Honestly, someone with an ounce of geopolitical sense would have shot this down (pun intended) before it started. That things went as far as they did tells me either no one in this Administration has any geopolitical sense, or the domestic side of the government has way too much leeway.

Cross-posted to VV


Say what, Mike?

March 1, 2011

Clearly tired of the “rubber chicken circuit,” Mike Huckabee goes for his usual culinary change-of-pace – his own foot (Politico):

Mike Huckabee seemed to suggest that Barack Obama grew up in Kenya . . .

“One thing that I do know is his having grown up in Kenya, his view of the Brits, for example, very different than the average American,” Huckabee said in response.

“If you think about it, his perspective as growing up in Kenya with a Kenyan father and grandfather, their view of the Mau Mau Revolution in Kenya is very different than ours because he probably grew up hearing that the British were a bunch of imperialists who persecuted his grandfather,” Huckabee added.

Obama grew up where?

Cross-posted to VV and Virginia Bloggers Against Mike Huckabee


Cuomo flips SEIU in New York budget battle

March 1, 2011

So this is what happens when the budget cutter has a D next to his name (New York Post):

New York has few budget-busters as big as Medicaid, the health-care program for the “poor” that now covers one-fifth of all state residents at costs that have grown by fully 80 percent over the past decade — to a staggering $1 billion per week.

Amazing, then, that the task force appointed by Gov. Cuomo to rewrite the Medicaid rules may have come up with a formula that will finally begin to bring the program under control.

Consider: The plan cuts program spending by nearly $1 billion compared to the current fiscal year and some $2.5 billion from projected program growth for 2011-12.

More amazing still: New York’s health-care cartel — the hospitals and the health-care-workers union, which in the past have joined forces to make Medicaid matters worse — has signed on to this sweeping overhaul.

It “resulted in pain, but it was shared pain,” said George Gresham, president of Local 1199.

FYI, Local 1199 is New York City’s massive amalgamated health care worker union, part of SEIU. That they would have any role in helping bend down the Medicaid cost curve is a political earthquake of about 7.0 on New York’s political Richter scale.

Even better, the union and the hospitals took aim at the trial lawyers. As Bill Hammond explained in the New York Daily News, tort reform in medicine was so important to the industry that they gladly took a $2.3 billion cut as a trade-off.

The ink was barely dry on the proposals when Cuomo surgically implanted them in his budget and – get this – threatened a government shutdown if the divided and politically confused Legislature didn’t pass the whole thing by April 1 (NY Post).

The events in New York – as compared to, say, Wisconsin – are very, very revealing.

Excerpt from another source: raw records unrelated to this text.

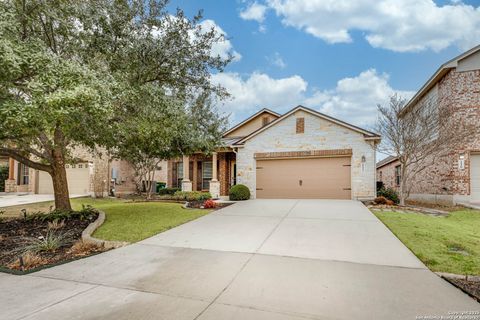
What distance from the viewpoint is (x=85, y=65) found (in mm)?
6031

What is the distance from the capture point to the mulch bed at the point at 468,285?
3.32 meters

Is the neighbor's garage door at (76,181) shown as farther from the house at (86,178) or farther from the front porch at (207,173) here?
the front porch at (207,173)

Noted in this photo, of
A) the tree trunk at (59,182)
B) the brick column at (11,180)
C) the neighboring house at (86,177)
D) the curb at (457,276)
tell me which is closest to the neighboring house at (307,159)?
the neighboring house at (86,177)

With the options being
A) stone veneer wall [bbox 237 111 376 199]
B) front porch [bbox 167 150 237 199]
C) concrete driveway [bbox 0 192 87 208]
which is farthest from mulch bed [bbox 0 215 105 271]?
stone veneer wall [bbox 237 111 376 199]

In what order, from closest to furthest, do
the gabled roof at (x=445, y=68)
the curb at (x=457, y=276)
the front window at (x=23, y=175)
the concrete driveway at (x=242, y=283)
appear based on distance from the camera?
the concrete driveway at (x=242, y=283)
the curb at (x=457, y=276)
the gabled roof at (x=445, y=68)
the front window at (x=23, y=175)

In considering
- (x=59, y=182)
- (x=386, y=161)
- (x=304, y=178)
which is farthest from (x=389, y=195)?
(x=59, y=182)

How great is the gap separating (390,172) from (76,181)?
25.4m

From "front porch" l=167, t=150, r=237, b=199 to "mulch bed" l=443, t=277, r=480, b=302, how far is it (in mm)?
13095

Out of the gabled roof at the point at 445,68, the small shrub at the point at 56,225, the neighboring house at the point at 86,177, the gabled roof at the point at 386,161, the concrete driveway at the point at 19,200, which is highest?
the gabled roof at the point at 445,68

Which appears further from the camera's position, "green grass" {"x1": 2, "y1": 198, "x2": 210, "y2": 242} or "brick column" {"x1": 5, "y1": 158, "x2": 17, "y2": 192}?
"brick column" {"x1": 5, "y1": 158, "x2": 17, "y2": 192}

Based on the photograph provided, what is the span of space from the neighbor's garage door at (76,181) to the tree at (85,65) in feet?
36.7

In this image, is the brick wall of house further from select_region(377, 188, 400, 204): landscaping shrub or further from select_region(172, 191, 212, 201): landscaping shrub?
select_region(172, 191, 212, 201): landscaping shrub

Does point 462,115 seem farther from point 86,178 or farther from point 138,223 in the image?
point 86,178

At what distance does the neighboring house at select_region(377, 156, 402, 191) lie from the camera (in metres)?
19.2
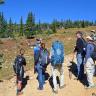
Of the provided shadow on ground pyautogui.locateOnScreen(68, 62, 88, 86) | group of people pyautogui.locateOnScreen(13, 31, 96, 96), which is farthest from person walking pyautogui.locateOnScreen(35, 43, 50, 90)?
shadow on ground pyautogui.locateOnScreen(68, 62, 88, 86)

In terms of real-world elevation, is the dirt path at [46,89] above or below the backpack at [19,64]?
below

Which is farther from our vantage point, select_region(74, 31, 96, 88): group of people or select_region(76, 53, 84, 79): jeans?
select_region(76, 53, 84, 79): jeans

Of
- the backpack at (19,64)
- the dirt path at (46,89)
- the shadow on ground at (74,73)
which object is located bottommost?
the dirt path at (46,89)

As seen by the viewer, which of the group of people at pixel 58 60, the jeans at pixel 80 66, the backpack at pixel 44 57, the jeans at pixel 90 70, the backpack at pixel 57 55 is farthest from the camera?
the jeans at pixel 80 66

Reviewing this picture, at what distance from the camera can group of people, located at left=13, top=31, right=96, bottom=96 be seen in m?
A: 15.5

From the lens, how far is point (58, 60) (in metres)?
15.6

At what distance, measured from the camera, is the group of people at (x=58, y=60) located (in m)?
15.5

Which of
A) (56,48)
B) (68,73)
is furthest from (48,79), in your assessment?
(56,48)

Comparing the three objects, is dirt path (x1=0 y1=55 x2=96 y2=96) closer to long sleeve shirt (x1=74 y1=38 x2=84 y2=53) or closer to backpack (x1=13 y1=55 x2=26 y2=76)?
backpack (x1=13 y1=55 x2=26 y2=76)

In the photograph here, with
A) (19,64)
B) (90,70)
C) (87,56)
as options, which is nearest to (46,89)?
(19,64)

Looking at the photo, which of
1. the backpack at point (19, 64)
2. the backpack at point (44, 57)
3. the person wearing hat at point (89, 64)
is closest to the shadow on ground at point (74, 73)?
the person wearing hat at point (89, 64)

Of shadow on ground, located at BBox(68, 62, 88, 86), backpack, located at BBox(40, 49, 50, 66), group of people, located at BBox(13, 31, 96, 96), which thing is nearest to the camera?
group of people, located at BBox(13, 31, 96, 96)

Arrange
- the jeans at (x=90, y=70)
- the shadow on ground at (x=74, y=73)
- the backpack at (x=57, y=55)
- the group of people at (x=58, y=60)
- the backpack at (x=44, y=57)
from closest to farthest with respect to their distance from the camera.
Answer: the jeans at (x=90, y=70) → the group of people at (x=58, y=60) → the backpack at (x=57, y=55) → the backpack at (x=44, y=57) → the shadow on ground at (x=74, y=73)

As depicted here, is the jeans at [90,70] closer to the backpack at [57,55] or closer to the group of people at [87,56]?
the group of people at [87,56]
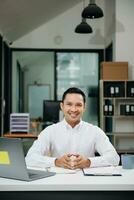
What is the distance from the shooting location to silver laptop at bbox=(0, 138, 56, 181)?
1990 millimetres

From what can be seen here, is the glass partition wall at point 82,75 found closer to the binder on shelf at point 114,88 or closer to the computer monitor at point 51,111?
the binder on shelf at point 114,88

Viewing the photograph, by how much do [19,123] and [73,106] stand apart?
3.86 m

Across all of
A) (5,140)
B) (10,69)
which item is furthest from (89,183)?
(10,69)

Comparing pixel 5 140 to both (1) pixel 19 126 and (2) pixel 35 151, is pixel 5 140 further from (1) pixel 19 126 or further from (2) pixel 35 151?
(1) pixel 19 126

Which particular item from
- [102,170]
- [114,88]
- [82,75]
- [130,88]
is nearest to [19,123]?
[114,88]

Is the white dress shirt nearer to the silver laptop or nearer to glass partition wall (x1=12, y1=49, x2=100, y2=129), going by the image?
the silver laptop

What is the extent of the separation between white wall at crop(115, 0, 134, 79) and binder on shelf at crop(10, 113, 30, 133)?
2.26 meters

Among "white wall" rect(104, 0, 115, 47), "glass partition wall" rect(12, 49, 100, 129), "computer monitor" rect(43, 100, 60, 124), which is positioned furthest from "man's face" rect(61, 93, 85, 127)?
"glass partition wall" rect(12, 49, 100, 129)

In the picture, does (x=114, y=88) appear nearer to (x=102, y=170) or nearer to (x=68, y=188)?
(x=102, y=170)

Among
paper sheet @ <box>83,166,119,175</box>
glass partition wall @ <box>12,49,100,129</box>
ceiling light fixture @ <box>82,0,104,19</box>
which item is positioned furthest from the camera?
glass partition wall @ <box>12,49,100,129</box>

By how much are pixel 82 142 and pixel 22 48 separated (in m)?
6.56

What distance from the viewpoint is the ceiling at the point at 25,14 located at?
6141mm

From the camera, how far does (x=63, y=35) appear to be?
909 centimetres

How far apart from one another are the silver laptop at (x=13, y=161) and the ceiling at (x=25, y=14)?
154 inches
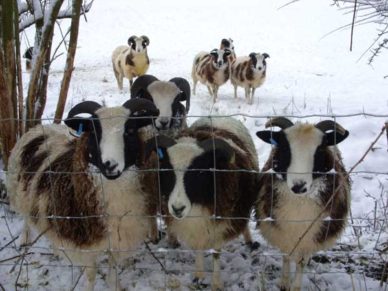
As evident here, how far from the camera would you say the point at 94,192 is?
3.56m

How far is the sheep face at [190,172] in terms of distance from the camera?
11.1ft

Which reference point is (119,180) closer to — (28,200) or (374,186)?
(28,200)

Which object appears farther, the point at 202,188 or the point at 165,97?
the point at 165,97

First of all, it provides an unexpected and somewhat painful example of how much partisanship matters today. When a Republican governor asks for structural reforms impacting a major faction of Democrats, the entire left mobilizes as if it’s 1968 all over again. Make the Governor a Democrat, and the wisdom of reform suddenly trumps political solidarity.

That one of the very unions leading the anti-reform charge in Wisconsin has manned the ramparts for (an admittedly different) reform in New York gives the (D) by Andrew Cuomo’s name all the more weight.

That said, it’s one thing to have a built-in political advantage for austerity; it’s quite another to use it, and Cuomo is using it big time - to the point of refusing to go along with his own fellow Democrats in the Assembly who are desperate to resurrect the “millionaire’s tax” (New York Post).

Now, Cuomo still has a ways to go here. The Democrats in the Assembly are not used to a political friend in the Governor’s Mansion telling them what they don’t want to hear. Meanwhile, no one really knows what will happen in the State Senate (where the majority Republicans are not known for limiting government spending). Still, he has already managed to flip the health care union, something few thought he could actually do.

If he really does pull all of this off, dissatisfaction with Obama and a Republican field looking increasingly stale could drag Cuomo the son where his father refused to go two decades ago – into a presidential campaign.